### Aim of the task
Reproduce each of the entries below word for word, omitting the pictures.

============================================================

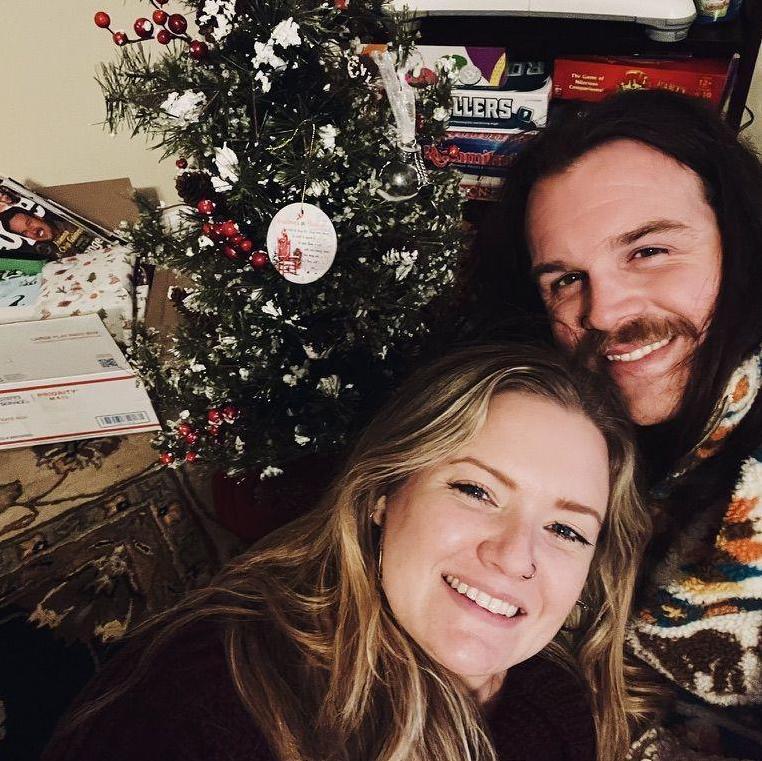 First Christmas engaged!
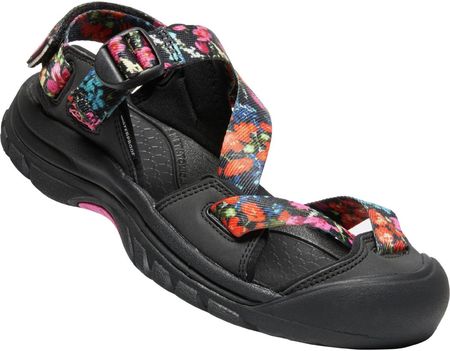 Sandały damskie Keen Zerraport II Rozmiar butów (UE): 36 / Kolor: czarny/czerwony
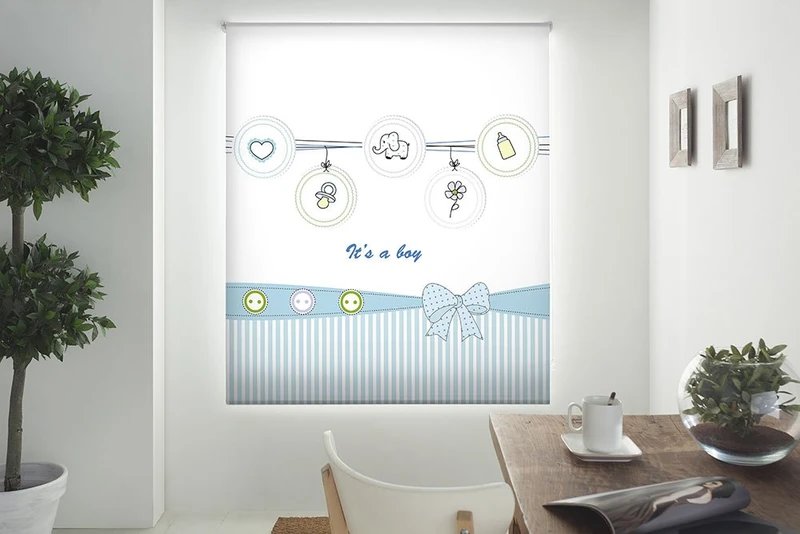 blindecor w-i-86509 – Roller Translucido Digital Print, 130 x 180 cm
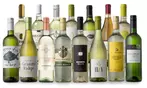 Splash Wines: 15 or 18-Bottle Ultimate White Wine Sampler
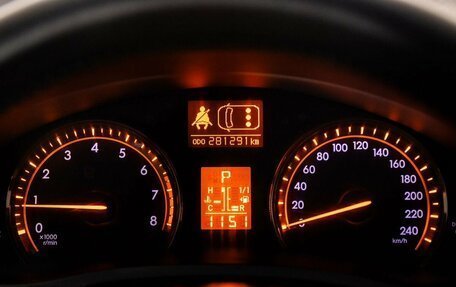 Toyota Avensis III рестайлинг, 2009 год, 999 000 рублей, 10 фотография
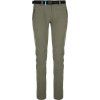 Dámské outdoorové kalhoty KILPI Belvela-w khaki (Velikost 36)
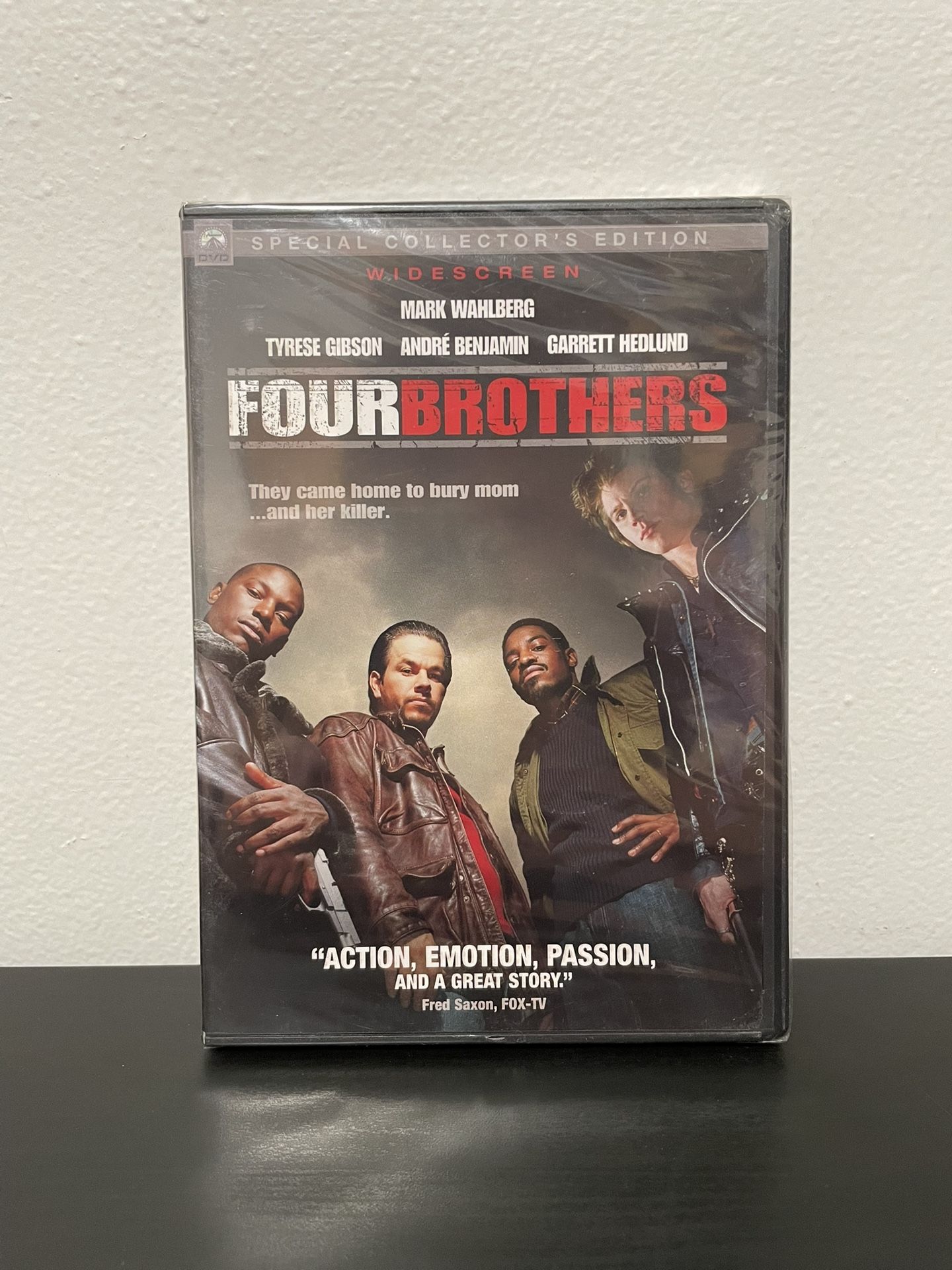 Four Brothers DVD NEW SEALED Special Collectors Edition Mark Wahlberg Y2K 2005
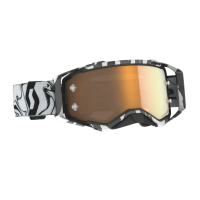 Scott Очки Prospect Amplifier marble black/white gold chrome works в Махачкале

============================================================

### Result for this exercise
 First Christmas engaged!
 Sandały damskie Keen Zerraport II Rozmiar butów (UE): 36 / Kolor: czarny/czerwony
 blindecor w-i-86509 – Roller Translucido Digital Print, 130 x 180 cm
 Splash Wines: 15 or 18-Bottle Ultimate White Wine Sampler
 Toyota Avensis III рестайлинг, 2009 год, 999 000 рублей, 10 фотография
 Dámské outdoorové kalhoty KILPI Belvela-w khaki (Velikost 36)
 Four Brothers DVD NEW SEALED Special Collectors Edition Mark Wahlberg Y2K 2005
 Scott Очки Prospect Amplifier marble black/white gold chrome works в Махачкале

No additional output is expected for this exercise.